In a preferred embodiment each processing module performs processing on two distinct levels: objective and subjective. The objective processing deals with factual information about the images or groups of images or with data calculated deterministic algorithms. Examples of factual data include the size of the image, capture parameters, histograms, image transforms, etc. Commercially available software programs such as Adobe Photoshop® and Corel Draw® process images using objective data. Subjective processing deals with information that is uncertain or data is the result of non-deterministic algorithms. Often subjective results carry with them a confidence factor which allows subsequent processing steps to interpret the results. Usually subjective results occur when attempting to determine abstract information about an image or group of images. Examples of this type of the processing would be face detection, face recognition, facial expression determination, location determination, assertions, interpretations, etc. Commercially available software programs such as FaceIT© by Visionics Corp. process images to associate faces in images with names and other information. Some processing modules process only subjective information, others process only objective information and still others process both.

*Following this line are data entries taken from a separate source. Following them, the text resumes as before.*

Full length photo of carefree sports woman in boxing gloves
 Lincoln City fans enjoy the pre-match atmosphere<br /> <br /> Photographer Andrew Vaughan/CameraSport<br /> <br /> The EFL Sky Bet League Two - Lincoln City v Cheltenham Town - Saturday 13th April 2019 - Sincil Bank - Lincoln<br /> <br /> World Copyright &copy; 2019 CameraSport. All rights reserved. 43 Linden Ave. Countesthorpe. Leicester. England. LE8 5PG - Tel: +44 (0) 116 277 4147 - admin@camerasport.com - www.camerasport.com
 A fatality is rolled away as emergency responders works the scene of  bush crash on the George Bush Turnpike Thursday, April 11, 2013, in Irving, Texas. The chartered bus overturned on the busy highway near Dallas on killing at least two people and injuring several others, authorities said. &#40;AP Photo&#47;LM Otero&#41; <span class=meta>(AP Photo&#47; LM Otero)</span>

As shown in FIG. 3 the processing of a photocollage is directed by the system using the active processing goals 38, 48, and 49. Because the processing goals are non-deterministic, vary by requested product and may be modified during the processing there exist a large number of possible processing sequences. The progression of processing applied to the collected image material is applied in sequential steps. Each step implements a single processing module that is intended to satisfy or partially satisfy an active processing goal. At each step in the process any one of the available processing modules (culling 62, grouping 64, enhancing 66, annotating 68, associating 70, or composing 72) may be executed. At the conclusion of the processing of a particular step the active processing goals 38 that existed before the step processing are updated to reflect the changes in goals that resulted from the execution of the processing step 52. These updated active processing goals 48 serve as the input processing goals for the subsequent processing step 53. Each of the available processing modules will be described. In addition to the processing goals 38, 48, and 49, the processing modules at each processing step have access to four sources of information: pixel data 32 contained in the individual images, metadata 34 attached to images or groups of images, the original product or service order description 36 and, a customer profile 30 containing information about the customer. This process can iterate as many times as necessary to complete the desired product objectives.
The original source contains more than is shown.